### Task instructions
Your job is to set down the stretch of entries that opens with the line containing "PV System Types" and closes with the line containing "Get paid faster and simplify billing". Keep both end lines, copy each exactly, and add nothing.

[[ Record set open ]]

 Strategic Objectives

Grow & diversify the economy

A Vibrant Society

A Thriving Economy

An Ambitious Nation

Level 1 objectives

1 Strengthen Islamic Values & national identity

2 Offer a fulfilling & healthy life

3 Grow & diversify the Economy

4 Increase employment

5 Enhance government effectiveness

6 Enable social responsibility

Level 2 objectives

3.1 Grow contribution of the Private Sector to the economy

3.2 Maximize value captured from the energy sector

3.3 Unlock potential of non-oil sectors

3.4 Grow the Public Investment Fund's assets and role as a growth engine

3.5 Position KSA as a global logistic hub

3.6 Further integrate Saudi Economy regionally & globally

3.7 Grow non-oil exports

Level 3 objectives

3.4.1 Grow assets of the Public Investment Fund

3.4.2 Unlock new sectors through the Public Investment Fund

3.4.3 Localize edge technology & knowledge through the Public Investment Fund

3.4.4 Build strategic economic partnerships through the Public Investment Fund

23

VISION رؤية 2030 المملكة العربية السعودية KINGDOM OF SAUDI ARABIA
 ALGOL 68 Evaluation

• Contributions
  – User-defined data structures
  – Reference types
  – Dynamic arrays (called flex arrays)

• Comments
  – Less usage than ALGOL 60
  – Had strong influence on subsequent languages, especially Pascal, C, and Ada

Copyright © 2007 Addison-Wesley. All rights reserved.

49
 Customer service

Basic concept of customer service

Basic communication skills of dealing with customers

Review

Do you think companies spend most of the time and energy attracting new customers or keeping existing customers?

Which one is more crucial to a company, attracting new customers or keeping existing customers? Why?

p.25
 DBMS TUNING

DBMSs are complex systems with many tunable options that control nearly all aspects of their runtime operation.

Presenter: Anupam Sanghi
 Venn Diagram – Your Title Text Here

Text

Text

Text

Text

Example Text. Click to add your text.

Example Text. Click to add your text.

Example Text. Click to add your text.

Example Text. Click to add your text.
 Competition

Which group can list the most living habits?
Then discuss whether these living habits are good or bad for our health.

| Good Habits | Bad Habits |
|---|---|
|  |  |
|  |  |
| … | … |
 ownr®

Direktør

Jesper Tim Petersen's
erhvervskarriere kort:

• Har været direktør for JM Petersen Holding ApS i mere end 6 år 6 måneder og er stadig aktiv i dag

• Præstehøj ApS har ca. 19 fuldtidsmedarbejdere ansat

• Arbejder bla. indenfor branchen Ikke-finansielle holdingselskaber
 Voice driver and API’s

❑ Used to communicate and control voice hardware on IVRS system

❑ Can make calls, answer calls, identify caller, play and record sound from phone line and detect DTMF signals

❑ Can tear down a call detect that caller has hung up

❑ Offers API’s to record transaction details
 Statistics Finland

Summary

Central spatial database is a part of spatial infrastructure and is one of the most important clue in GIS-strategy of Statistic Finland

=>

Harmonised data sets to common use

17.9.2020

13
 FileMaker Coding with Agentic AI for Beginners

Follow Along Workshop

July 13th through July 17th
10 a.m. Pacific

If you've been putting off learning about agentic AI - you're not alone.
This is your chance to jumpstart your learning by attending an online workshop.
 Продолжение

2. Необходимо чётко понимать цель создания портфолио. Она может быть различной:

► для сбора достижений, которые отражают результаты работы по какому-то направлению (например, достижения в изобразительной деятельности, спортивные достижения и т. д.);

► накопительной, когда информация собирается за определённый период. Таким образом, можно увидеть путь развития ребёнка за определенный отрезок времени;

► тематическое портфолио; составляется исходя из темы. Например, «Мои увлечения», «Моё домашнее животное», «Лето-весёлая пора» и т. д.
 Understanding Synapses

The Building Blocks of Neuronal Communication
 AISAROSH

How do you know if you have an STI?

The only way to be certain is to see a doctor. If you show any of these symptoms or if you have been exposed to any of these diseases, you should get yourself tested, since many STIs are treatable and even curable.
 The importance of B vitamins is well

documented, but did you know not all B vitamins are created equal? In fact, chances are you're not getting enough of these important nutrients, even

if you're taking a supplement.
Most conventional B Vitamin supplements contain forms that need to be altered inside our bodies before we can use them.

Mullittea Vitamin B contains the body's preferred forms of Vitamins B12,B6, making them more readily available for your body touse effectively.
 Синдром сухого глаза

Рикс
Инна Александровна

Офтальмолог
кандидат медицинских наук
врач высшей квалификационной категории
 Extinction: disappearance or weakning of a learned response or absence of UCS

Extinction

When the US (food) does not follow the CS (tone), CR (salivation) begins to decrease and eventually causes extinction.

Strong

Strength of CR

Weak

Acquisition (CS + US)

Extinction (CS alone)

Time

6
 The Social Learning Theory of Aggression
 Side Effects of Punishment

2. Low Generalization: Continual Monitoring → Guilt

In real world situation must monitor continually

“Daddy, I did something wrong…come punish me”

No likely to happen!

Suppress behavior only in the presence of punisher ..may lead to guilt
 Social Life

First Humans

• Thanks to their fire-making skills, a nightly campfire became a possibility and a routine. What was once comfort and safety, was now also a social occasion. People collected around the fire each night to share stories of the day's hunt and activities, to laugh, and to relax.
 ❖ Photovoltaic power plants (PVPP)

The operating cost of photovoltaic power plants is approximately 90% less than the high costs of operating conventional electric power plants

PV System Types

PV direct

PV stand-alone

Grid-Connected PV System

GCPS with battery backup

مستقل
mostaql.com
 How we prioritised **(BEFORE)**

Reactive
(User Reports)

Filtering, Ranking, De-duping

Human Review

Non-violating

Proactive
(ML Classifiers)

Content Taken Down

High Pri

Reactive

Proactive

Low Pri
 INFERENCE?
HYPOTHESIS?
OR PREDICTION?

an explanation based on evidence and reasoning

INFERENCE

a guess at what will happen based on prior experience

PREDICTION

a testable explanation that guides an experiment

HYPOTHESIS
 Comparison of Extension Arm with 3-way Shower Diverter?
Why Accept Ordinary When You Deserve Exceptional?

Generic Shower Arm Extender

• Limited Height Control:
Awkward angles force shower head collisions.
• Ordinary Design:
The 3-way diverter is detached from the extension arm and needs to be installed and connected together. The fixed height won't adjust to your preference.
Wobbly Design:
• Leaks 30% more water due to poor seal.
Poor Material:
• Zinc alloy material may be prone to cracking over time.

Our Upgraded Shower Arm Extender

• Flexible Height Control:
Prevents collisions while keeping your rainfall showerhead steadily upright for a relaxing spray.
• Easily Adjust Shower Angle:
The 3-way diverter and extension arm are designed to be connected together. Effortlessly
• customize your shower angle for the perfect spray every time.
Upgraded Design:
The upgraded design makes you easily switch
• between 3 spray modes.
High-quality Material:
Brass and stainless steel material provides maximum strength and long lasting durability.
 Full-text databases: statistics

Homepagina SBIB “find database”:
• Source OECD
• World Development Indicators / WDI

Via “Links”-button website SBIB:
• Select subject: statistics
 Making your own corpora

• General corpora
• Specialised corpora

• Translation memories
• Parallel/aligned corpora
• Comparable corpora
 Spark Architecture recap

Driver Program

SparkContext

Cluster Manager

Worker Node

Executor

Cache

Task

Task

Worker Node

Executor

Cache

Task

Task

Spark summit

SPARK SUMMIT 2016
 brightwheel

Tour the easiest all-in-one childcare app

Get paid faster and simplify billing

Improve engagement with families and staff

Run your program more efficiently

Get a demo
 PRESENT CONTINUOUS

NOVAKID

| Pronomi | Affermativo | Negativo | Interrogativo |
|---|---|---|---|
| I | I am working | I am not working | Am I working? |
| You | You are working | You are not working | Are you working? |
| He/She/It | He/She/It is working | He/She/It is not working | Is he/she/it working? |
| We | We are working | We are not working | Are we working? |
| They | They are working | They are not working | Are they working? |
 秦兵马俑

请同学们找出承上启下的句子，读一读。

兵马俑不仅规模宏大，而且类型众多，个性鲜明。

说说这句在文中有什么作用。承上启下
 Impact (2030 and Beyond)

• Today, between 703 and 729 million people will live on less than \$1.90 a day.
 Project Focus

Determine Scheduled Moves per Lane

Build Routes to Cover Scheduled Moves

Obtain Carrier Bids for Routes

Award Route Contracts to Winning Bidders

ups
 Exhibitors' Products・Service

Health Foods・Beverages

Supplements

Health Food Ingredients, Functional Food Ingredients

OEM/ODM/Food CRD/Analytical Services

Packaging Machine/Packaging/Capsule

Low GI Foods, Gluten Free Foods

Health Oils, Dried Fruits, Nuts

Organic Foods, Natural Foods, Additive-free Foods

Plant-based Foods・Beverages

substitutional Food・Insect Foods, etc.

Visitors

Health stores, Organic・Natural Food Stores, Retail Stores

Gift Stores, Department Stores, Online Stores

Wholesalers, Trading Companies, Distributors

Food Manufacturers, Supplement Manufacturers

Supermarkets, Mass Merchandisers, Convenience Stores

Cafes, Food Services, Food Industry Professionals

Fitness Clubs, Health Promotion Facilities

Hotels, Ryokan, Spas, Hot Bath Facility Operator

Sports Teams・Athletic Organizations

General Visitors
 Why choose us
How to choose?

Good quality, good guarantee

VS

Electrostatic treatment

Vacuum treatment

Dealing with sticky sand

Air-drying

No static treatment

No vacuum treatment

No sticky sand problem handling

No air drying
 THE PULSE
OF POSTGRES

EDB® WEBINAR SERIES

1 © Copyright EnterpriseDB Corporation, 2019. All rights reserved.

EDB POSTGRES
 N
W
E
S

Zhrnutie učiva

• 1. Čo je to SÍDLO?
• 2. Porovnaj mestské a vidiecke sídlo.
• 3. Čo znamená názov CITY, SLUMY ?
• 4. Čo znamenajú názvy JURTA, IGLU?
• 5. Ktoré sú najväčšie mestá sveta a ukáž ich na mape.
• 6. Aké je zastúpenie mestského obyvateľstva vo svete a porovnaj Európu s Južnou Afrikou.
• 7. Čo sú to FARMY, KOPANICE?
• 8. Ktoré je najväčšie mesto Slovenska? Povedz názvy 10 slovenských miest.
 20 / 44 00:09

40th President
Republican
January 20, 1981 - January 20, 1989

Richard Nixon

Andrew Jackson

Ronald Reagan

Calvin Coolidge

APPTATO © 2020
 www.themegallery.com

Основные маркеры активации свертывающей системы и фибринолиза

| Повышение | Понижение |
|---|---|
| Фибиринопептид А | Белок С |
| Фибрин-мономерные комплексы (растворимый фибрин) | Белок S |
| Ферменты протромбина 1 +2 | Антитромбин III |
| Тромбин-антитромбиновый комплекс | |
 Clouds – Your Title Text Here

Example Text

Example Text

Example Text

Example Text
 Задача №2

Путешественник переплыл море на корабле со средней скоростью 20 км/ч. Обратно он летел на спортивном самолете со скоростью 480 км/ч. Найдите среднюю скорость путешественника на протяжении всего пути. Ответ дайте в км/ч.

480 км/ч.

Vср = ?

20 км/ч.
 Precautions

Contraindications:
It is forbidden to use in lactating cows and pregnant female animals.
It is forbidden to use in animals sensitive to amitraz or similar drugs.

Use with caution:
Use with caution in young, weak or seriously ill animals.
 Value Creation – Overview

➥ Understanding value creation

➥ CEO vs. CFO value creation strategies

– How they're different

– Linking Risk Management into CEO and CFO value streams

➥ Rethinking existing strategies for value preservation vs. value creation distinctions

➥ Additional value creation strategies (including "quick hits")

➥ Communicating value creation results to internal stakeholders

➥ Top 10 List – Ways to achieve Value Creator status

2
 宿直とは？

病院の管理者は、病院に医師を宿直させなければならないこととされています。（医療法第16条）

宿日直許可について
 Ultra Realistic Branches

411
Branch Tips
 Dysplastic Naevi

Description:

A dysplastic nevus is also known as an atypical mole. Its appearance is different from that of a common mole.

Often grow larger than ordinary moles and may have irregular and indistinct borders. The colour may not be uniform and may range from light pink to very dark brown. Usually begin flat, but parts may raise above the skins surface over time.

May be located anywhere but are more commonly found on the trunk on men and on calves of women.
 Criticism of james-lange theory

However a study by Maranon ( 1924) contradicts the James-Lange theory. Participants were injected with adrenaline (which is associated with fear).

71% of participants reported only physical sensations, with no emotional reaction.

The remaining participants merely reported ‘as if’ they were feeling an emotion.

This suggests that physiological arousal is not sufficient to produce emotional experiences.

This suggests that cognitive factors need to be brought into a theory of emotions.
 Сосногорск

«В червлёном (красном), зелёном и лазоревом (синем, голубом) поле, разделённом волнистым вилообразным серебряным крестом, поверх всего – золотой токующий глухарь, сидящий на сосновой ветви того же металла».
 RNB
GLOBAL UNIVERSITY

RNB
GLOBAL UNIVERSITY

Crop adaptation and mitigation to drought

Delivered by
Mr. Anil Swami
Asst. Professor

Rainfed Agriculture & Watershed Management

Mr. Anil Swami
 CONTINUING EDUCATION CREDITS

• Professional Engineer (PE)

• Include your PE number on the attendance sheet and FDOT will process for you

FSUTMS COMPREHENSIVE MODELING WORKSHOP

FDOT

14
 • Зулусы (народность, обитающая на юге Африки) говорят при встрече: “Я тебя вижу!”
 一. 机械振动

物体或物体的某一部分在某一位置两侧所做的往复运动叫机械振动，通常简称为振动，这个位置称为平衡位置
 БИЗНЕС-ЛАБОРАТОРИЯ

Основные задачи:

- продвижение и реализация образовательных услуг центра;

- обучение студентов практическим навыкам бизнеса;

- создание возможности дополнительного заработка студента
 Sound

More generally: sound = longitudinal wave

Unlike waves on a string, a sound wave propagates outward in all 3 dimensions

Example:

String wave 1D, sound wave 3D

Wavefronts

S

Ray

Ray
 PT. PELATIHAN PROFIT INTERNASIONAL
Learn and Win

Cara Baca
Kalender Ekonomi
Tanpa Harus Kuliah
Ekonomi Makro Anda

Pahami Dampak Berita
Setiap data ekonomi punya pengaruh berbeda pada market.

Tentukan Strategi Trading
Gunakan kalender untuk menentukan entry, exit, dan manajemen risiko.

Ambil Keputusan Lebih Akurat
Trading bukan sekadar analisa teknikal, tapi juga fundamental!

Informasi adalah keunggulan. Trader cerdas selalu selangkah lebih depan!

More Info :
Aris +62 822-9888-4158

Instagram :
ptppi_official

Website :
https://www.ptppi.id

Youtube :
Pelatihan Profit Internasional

[[ Record set closed ]]

### Response to the exercise
PV System Types

PV direct

PV stand-alone

Grid-Connected PV System

GCPS with battery backup

مستقل
mostaql.com
 How we prioritised **(BEFORE)**

Reactive
(User Reports)

Filtering, Ranking, De-duping

Human Review

Non-violating

Proactive
(ML Classifiers)

Content Taken Down

High Pri

Reactive

Proactive

Low Pri
 INFERENCE?
HYPOTHESIS?
OR PREDICTION?

an explanation based on evidence and reasoning

INFERENCE

a guess at what will happen based on prior experience

PREDICTION

a testable explanation that guides an experiment

HYPOTHESIS
 Comparison of Extension Arm with 3-way Shower Diverter?
Why Accept Ordinary When You Deserve Exceptional?

Generic Shower Arm Extender

• Limited Height Control:
Awkward angles force shower head collisions.
• Ordinary Design:
The 3-way diverter is detached from the extension arm and needs to be installed and connected together. The fixed height won't adjust to your preference.
Wobbly Design:
• Leaks 30% more water due to poor seal.
Poor Material:
• Zinc alloy material may be prone to cracking over time.

Our Upgraded Shower Arm Extender

• Flexible Height Control:
Prevents collisions while keeping your rainfall showerhead steadily upright for a relaxing spray.
• Easily Adjust Shower Angle:
The 3-way diverter and extension arm are designed to be connected together. Effortlessly
• customize your shower angle for the perfect spray every time.
Upgraded Design:
The upgraded design makes you easily switch
• between 3 spray modes.
High-quality Material:
Brass and stainless steel material provides maximum strength and long lasting durability.
 Full-text databases: statistics

Homepagina SBIB “find database”:
• Source OECD
• World Development Indicators / WDI

Via “Links”-button website SBIB:
• Select subject: statistics
 Making your own corpora

• General corpora
• Specialised corpora

• Translation memories
• Parallel/aligned corpora
• Comparable corpora
 Spark Architecture recap

Driver Program

SparkContext

Cluster Manager

Worker Node

Executor

Cache

Task

Task

Worker Node

Executor

Cache

Task

Task

Spark summit

SPARK SUMMIT 2016
 brightwheel

Tour the easiest all-in-one childcare app

Get paid faster and simplify billing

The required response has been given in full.